→ Aim of the exercise: List every game title that the Dungeons of Dredmor review below mentions.

Saturday, August 13, 2011

PC: Dungeons of Dredmor

I suppose it hasn’t slipped by anyone that Indie-games are seeing a potential upcoming golden era these days. Consisting of, but certainly not limited to, we’ve been blessed with such great titles as Minecraft, Magicka and Terraria. And now, the latest addition to my collection is Dungeons of Dredmor (DOD)
I’ve had my eye on this game for some time but didn’t buy it till someone specifically recommended it. Being the cheapskate I am, the mere 5 Euros in the STEAM-store was more or less manageable, which is another reason why I’m so fond of Indies.
 The best way to describe DOD is to imagine the lovechild between the board games Munchkin and Order of the Stick. Now imagine this child with a severe case of borderline personality disorder, meaning one minute it cuddles up to you with big, appealing eyes and the next it slits your throat with a concealed dagger while laughing manically.
This is pretty much DOD.

→ Data segment:
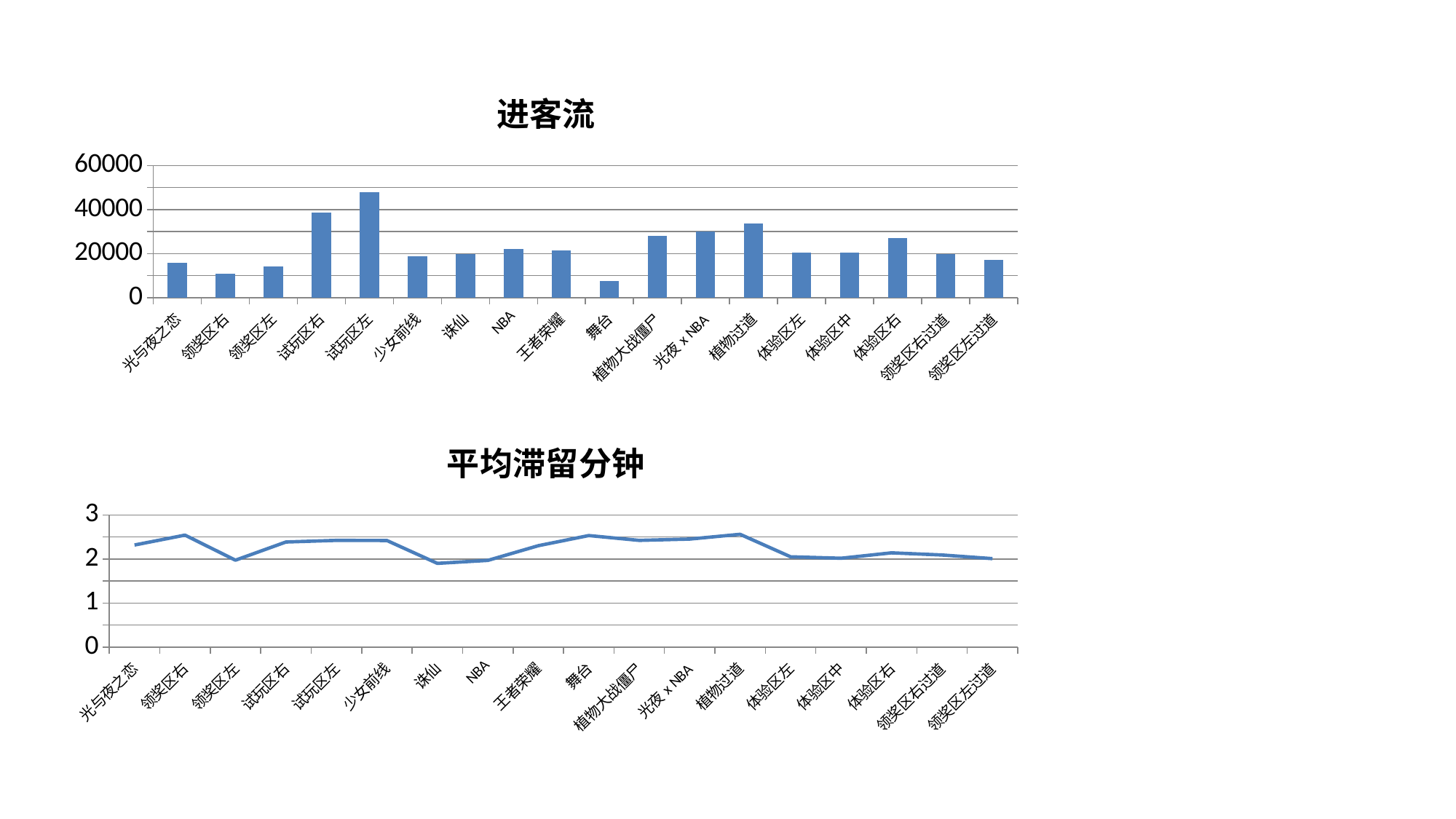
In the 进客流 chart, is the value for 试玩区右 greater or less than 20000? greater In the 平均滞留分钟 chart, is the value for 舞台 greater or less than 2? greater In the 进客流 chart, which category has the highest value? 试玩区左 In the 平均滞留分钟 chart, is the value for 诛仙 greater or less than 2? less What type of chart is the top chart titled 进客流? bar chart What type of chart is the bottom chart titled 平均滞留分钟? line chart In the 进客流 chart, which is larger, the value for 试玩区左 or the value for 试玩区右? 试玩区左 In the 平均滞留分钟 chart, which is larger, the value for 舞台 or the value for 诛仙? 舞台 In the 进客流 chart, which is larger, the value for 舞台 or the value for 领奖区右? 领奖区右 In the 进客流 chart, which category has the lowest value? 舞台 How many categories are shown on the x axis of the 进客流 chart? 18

→ Answer below: Minecraft, Magicka, Terraria, Dungeons of Dredmor, Munchkin, Order of the Stick